Simultaneously they lunged at him, collapsing him to the ground first as, in the periphery of his vision, he saw a guard come to the cell door. A pain such as he had never felt before surged suddenly through his body. The Okun stabbed their claws into his chest and began ripping him apart, shredding skin and fur, while smashing his head against the floor. How could he have been so stupid? He saw his own blood seep across the cell floor before he faded into blackness, wondering, philosophically, if this was finally true freedom coming his way . . .
*
Brynd was in the midst of planning training schedules when he was called urgently to the cells, all the time the accompanying soldier muttering something about the Dawnir and two dead guards. Brynd urged him to be clearer, but it wasn’t much help. They sprinted towards the cells, the other man now breathless, Brynd with his sabre in his hand. Then the soldier gestured to the grille in the door.
Brynd peeked in between the bars, then lurched back in disgust. ‘Shit . . .’
Jurro had been slaughtered, his carcass strewn across the cell.
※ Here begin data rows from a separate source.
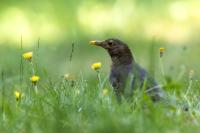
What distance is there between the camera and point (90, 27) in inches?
511

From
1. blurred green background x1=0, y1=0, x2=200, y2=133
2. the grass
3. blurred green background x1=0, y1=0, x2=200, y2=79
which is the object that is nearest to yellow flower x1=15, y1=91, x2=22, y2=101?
the grass

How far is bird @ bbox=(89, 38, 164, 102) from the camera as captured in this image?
6065mm

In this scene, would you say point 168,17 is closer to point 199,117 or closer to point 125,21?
point 125,21

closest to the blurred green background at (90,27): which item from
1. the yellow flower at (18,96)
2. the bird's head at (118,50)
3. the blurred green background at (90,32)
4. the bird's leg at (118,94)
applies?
the blurred green background at (90,32)

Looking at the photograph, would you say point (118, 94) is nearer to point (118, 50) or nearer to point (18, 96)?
point (18, 96)

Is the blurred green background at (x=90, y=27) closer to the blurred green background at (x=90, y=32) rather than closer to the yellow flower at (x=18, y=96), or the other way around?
the blurred green background at (x=90, y=32)

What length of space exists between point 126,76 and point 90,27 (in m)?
6.36

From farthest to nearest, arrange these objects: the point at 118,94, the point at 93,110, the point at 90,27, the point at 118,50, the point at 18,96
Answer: the point at 90,27, the point at 118,50, the point at 118,94, the point at 18,96, the point at 93,110

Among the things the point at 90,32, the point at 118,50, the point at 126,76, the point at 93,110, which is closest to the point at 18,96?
the point at 93,110

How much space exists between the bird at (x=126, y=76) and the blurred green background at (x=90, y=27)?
430cm

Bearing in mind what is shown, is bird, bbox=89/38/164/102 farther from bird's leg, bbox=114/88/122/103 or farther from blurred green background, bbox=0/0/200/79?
blurred green background, bbox=0/0/200/79

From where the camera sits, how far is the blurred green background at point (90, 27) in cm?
1212

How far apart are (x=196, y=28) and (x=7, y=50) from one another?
9.11 ft

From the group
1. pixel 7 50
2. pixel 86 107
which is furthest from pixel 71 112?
pixel 7 50
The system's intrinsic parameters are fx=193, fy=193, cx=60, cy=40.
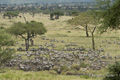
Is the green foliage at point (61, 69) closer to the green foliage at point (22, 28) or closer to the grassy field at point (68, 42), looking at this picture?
the grassy field at point (68, 42)

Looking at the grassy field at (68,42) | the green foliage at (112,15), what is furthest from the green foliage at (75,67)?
the green foliage at (112,15)

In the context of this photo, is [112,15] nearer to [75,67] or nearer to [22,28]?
[75,67]

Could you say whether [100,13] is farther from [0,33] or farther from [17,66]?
[17,66]

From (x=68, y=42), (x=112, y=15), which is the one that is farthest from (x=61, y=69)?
(x=68, y=42)

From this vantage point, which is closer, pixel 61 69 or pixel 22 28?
pixel 61 69

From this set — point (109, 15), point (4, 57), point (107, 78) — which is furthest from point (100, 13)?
point (4, 57)

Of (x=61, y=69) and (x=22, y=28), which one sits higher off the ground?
(x=22, y=28)

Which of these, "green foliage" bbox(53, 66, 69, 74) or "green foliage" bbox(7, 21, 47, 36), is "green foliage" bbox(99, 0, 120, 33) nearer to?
"green foliage" bbox(53, 66, 69, 74)

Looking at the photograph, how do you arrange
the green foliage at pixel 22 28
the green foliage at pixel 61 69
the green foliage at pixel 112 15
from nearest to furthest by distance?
the green foliage at pixel 112 15
the green foliage at pixel 61 69
the green foliage at pixel 22 28

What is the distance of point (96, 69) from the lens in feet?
82.3

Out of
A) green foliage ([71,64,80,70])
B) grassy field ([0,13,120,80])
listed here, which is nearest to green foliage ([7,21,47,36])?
grassy field ([0,13,120,80])

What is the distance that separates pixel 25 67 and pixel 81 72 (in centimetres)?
736

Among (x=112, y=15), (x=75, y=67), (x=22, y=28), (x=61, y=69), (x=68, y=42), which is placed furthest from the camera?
(x=68, y=42)

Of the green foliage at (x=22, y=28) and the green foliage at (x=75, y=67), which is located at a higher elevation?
the green foliage at (x=22, y=28)
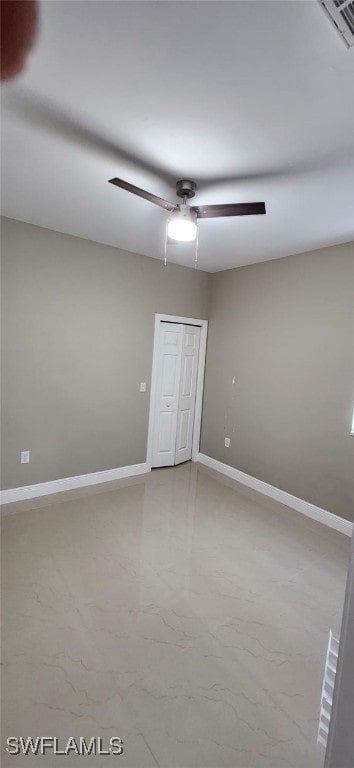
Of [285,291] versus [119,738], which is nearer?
[119,738]

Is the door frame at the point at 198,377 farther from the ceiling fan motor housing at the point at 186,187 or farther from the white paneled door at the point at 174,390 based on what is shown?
the ceiling fan motor housing at the point at 186,187

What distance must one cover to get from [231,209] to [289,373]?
2.20m

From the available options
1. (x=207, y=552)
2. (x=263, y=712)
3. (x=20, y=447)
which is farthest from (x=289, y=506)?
(x=20, y=447)

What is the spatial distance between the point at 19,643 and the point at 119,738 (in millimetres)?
736

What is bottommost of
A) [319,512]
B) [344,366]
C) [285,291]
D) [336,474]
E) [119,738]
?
[119,738]

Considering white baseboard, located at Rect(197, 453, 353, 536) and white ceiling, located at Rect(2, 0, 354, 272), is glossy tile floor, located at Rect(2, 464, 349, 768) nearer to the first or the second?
white baseboard, located at Rect(197, 453, 353, 536)

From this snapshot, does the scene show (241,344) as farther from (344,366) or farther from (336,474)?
(336,474)

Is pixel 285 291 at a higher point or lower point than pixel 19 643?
higher

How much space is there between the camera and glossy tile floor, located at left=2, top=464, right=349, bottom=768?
1.47 metres

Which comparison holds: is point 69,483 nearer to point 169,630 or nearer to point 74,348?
point 74,348

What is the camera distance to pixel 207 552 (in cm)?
278

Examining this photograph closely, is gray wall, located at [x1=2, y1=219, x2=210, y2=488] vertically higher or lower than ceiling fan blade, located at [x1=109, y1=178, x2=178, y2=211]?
lower

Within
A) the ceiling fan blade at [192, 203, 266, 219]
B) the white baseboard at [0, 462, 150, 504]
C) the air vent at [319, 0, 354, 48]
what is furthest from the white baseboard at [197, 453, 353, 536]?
the air vent at [319, 0, 354, 48]

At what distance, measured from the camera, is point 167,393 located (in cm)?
446
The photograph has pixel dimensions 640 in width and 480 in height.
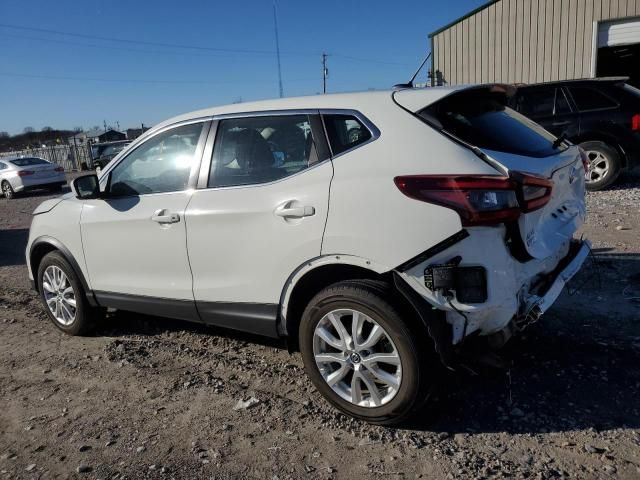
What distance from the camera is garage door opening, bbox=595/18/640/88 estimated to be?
1413cm

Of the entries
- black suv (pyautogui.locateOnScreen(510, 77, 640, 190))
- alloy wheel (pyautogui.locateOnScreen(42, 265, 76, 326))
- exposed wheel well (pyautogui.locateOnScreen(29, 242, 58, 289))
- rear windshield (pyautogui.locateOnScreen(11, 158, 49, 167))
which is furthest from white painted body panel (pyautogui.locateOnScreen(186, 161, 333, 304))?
rear windshield (pyautogui.locateOnScreen(11, 158, 49, 167))

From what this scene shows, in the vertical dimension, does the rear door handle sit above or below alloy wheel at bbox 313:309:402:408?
above

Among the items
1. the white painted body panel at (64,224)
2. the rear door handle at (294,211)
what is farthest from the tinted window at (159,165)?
the rear door handle at (294,211)

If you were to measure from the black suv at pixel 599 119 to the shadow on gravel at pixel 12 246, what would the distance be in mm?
8016

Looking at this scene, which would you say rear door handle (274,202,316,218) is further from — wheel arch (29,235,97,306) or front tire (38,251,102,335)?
front tire (38,251,102,335)

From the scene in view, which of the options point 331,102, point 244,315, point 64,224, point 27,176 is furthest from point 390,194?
point 27,176

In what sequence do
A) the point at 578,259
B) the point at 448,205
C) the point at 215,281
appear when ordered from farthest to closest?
the point at 215,281 → the point at 578,259 → the point at 448,205

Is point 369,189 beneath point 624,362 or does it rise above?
above

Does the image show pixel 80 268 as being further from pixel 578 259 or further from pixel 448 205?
pixel 578 259

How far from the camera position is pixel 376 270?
2.73 m

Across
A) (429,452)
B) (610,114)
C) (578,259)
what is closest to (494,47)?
(610,114)

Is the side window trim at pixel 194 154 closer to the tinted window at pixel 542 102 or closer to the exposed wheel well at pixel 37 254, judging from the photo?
the exposed wheel well at pixel 37 254

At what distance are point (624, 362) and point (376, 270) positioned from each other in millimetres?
1923

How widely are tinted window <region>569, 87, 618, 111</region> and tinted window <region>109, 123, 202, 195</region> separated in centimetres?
751
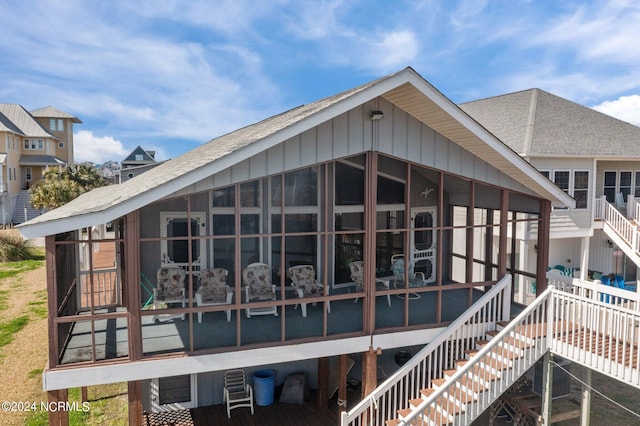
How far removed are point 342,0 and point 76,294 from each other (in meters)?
14.5

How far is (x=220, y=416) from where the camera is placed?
10.1m

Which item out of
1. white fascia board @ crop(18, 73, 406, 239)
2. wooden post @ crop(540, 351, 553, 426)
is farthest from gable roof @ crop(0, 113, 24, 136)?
wooden post @ crop(540, 351, 553, 426)

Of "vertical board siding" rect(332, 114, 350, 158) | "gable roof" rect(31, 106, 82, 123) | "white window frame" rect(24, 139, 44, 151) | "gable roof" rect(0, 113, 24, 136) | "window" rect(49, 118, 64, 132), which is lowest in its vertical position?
"vertical board siding" rect(332, 114, 350, 158)

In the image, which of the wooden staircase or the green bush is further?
the green bush

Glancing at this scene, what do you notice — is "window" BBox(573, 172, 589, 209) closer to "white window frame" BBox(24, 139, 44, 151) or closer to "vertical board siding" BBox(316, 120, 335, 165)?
"vertical board siding" BBox(316, 120, 335, 165)

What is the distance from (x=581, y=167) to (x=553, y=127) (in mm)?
1829

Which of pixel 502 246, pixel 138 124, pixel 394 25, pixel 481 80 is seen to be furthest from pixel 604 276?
pixel 138 124

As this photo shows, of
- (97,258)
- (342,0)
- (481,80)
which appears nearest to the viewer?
(342,0)

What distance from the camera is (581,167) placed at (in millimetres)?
16375

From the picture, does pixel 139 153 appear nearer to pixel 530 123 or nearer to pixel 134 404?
pixel 530 123

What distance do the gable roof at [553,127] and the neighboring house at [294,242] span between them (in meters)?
6.08

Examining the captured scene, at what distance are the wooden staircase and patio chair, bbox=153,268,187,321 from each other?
4.35 m

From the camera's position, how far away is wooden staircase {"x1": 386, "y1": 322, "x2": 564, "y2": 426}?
279 inches

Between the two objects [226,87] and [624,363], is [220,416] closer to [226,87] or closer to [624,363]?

His entrails were exposed, the slick organs scattered around the room, his hide slopped to one side like a soggy rug. Thick, dark blood flooded half the floor. It was obvious from the other remains that two of the guards had been savaged as they tried to escape towards the door, their arms left outstretched, and all that was recognizable of the rest of the corpses was their faces.
‘I slammed the door so the things couldn’t escape,’ the soldier muttered, still in a state of shock at having witnessed such savagery. His hand was shuddering by his side. ‘I didn’t seal them in to die, I swear on the Emperor. They were dead men by the time I managed to get the door closed to keep those . . . those monsters in.’
Brynd sheathed his sword, rested his hand on the man’s thick shoulder and tried to make strong eye contact. ‘You did well to prevent their escape.’
Soothe him, for the sake of his sanity.
‘Who knows how much damage they would have done otherwise.’
A few minutes later, the guard had finally calmed, and Brynd turned his attention to the Okun, who huddled in a corner of the cell, up against the wall, almost dormant once again.
‘Fetch slop buckets and bring a few other men with you,’ Brynd ordered.
As the guard’s footsteps echoed down the corridor, Brynd slammed his hand against the metal bars in rage. One of the Okun looked up, curious, but lowered its head once again.
He was fucking stupid to have let Jurro in alone, despite the Dawnir’s insistence that he would be fine. This was no dignified way for anyone to go, was hardly a fitting death for such an exotic figure. He would have the Okun killed and their bodies given to the cultists to dissect.
*
That evening the Night Guard, along with dozens of Dragoons, lined up along the perimeter of a small quadrangle inside the Citadel, as they prepared to burn the Dawnir’s body on a towering pyre.
Brynd was particularly keen on giving Jurro a respectful send-off. The creature had barely been known by most people in Villjamur, but the two of them had shared many a conversation and discussed philosophy over drinks, whenever Brynd was not away on various expeditions. It was a curious friendship, between the beast and the albino, but they shared a bond over the fact that they both felt isolated because of what they were.